→ **Aim a**: Can you return the whole text on serializing polymorphic types character for character, with nothing changed?

→ **Page**:
----

There’s no easy way of compressing floats and doubles, so we serialize them as the raw bytes (4 bytes and 8 bytes respectively).

Similarly, for 8-bit ints, it’s better to encode their single byte directly, rather than using a varint (though protobufs still use varints for these).

Polymorphism

I’m not going to go into too much detail about how to handle polymorphism because I didn’t need it in this case. But the basic idea is that when you’re serializing a pointer to the base object, simply prefix it with an int ID indicating its runtime type.

These type IDs don’t need to be globally unique, just unique among the child types of each base type. The deserializer knows that it’s deserializing a child of the base type, so it just needs to be able to identify which child type to instantiate.

Unfortunately this doesn’t play nicely with the reporter pattern I used earlier. You can’t make the report method virtual because it’s templated. The way I solved this was to have a method on the base class that directly calls the child class’s report method:

class Animal {
  // Child classes must implement this and return a unique ID.
  virtual uint64_t runtimeType() = 0;

  template <typename Reporter> void polyReport(Reporter& reporter) {
    switch (runtimeType()) {
      case kCat:
        return ((Cat*)this)->report(reporter);
      case kDog:
        return ((Dog*)this)->report(reporter);
      ...
    }
  }
};

Boilerplate like this should be auto generated using a macro list:

// Calls macro F for each child class of Animal.
#define ALL_ANIMALS(F) \
  F(Cat)               \
  F(Dog)               \
  ...


class Animal {
  template <typename Reporter> void polyReport(Reporter& reporter) {
    switch (runtimeType()) {
#define CASE(T)  \
      case k##T: \
        return ((T*)this)->report(reporter);
ALL_ANIMALS(CASE)

----

(Spatial questions linked to pictures)
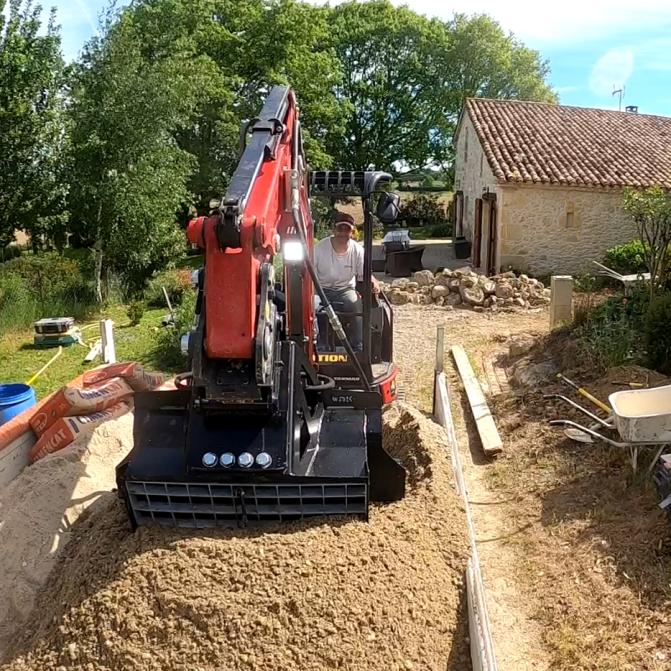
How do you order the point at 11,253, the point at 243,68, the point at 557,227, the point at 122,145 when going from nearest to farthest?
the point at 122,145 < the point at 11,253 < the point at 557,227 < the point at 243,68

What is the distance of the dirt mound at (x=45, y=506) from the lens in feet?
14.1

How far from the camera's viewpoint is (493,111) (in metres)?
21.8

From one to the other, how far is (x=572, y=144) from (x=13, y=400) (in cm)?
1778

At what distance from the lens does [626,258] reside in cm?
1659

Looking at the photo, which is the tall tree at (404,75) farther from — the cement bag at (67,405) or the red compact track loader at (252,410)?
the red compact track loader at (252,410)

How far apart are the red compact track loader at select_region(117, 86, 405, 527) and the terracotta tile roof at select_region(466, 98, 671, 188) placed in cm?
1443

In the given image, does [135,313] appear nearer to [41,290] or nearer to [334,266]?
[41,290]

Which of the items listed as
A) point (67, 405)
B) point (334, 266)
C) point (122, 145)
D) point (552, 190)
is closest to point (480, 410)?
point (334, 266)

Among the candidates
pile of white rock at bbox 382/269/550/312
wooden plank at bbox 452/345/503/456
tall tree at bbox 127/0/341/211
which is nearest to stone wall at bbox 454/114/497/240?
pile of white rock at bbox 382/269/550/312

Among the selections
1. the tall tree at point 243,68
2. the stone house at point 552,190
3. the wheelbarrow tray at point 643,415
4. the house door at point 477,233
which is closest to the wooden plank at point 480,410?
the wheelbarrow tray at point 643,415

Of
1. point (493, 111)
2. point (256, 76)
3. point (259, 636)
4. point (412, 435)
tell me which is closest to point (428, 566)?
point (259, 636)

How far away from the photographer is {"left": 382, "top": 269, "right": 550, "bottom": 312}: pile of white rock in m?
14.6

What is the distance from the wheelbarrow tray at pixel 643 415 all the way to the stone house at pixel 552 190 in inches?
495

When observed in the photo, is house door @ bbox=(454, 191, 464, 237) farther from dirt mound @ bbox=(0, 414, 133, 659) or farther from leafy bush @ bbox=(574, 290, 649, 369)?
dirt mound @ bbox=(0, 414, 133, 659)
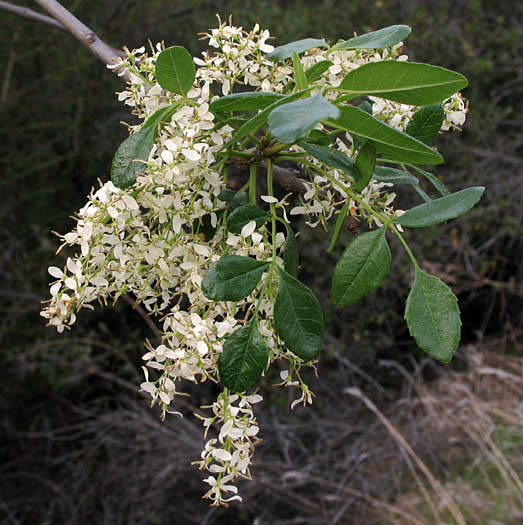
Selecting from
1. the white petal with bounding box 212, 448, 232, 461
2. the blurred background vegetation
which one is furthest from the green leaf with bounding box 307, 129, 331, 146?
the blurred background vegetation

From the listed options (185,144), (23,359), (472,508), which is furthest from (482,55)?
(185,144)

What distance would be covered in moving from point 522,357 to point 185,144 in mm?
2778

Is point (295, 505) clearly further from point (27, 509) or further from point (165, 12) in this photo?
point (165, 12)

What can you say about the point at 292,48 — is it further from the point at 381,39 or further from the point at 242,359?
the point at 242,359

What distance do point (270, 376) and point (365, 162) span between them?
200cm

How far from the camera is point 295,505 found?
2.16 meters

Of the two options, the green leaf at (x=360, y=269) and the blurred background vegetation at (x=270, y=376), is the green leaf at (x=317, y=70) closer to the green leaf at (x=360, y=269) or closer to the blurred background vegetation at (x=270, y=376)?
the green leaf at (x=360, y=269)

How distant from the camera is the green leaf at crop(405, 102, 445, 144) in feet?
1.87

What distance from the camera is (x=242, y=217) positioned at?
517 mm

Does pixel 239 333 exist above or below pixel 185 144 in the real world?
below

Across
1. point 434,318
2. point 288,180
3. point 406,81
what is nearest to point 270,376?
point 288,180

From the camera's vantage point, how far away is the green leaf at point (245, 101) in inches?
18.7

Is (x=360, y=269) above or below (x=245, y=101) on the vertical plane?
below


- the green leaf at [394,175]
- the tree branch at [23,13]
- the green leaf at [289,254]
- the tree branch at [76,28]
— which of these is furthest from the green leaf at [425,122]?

----

→ **Aim b**: Will you retype the records from the line that contains "Selecting from" through the last line of the records, both ends included, without any changes and with no other lines?

→ **Solution a**:
There’s no easy way of compressing floats and doubles, so we serialize them as the raw bytes (4 bytes and 8 bytes respectively).

Similarly, for 8-bit ints, it’s better to encode their single byte directly, rather than using a varint (though protobufs still use varints for these).

Polymorphism

I’m not going to go into too much detail about how to handle polymorphism because I didn’t need it in this case. But the basic idea is that when you’re serializing a pointer to the base object, simply prefix it with an int ID indicating its runtime type.

These type IDs don’t need to be globally unique, just unique among the child types of each base type. The deserializer knows that it’s deserializing a child of the base type, so it just needs to be able to identify which child type to instantiate.

Unfortunately this doesn’t play nicely with the reporter pattern I used earlier. You can’t make the report method virtual because it’s templated. The way I solved this was to have a method on the base class that directly calls the child class’s report method:

class Animal {
  // Child classes must implement this and return a unique ID.
  virtual uint64_t runtimeType() = 0;

  template <typename Reporter> void polyReport(Reporter& reporter) {
    switch (runtimeType()) {
      case kCat:
        return ((Cat*)this)->report(reporter);
      case kDog:
        return ((Dog*)this)->report(reporter);
      ...
    }
  }
};

Boilerplate like this should be auto generated using a macro list:

// Calls macro F for each child class of Animal.
#define ALL_ANIMALS(F) \
  F(Cat)               \
  F(Dog)               \
  ...


class Animal {
  template <typename Reporter> void polyReport(Reporter& reporter) {
    switch (runtimeType()) {
#define CASE(T)  \
      case k##T: \
        return ((T*)this)->report(reporter);
ALL_ANIMALS(CASE)

→ **Solution b**:
Selecting from
1. the white petal with bounding box 212, 448, 232, 461
2. the blurred background vegetation
which one is furthest from the green leaf with bounding box 307, 129, 331, 146?
the blurred background vegetation

From the listed options (185,144), (23,359), (472,508), which is furthest from (482,55)?
(185,144)

What distance would be covered in moving from point 522,357 to point 185,144 in mm?
2778

Is point (295, 505) clearly further from point (27, 509) or further from point (165, 12) in this photo?
point (165, 12)

What can you say about the point at 292,48 — is it further from the point at 381,39 or further from the point at 242,359?
the point at 242,359

What distance do point (270, 376) and point (365, 162) span between them?
200cm

How far from the camera is point 295,505 found?
2.16 meters

Of the two options, the green leaf at (x=360, y=269) and the blurred background vegetation at (x=270, y=376), is the green leaf at (x=317, y=70) closer to the green leaf at (x=360, y=269) or closer to the blurred background vegetation at (x=270, y=376)?
the green leaf at (x=360, y=269)

How distant from the camera is the green leaf at crop(405, 102, 445, 144) in feet?
1.87

What distance from the camera is (x=242, y=217) positioned at?
517 mm

Does pixel 239 333 exist above or below pixel 185 144 in the real world?
below

Across
1. point 434,318
2. point 288,180
3. point 406,81
what is nearest to point 270,376?
point 288,180

From the camera's vantage point, how far away is the green leaf at point (245, 101) in inches?
18.7

Is (x=360, y=269) above or below (x=245, y=101) on the vertical plane?
below


- the green leaf at [394,175]
- the tree branch at [23,13]
- the green leaf at [289,254]
- the tree branch at [76,28]
— which of these is furthest from the green leaf at [425,122]?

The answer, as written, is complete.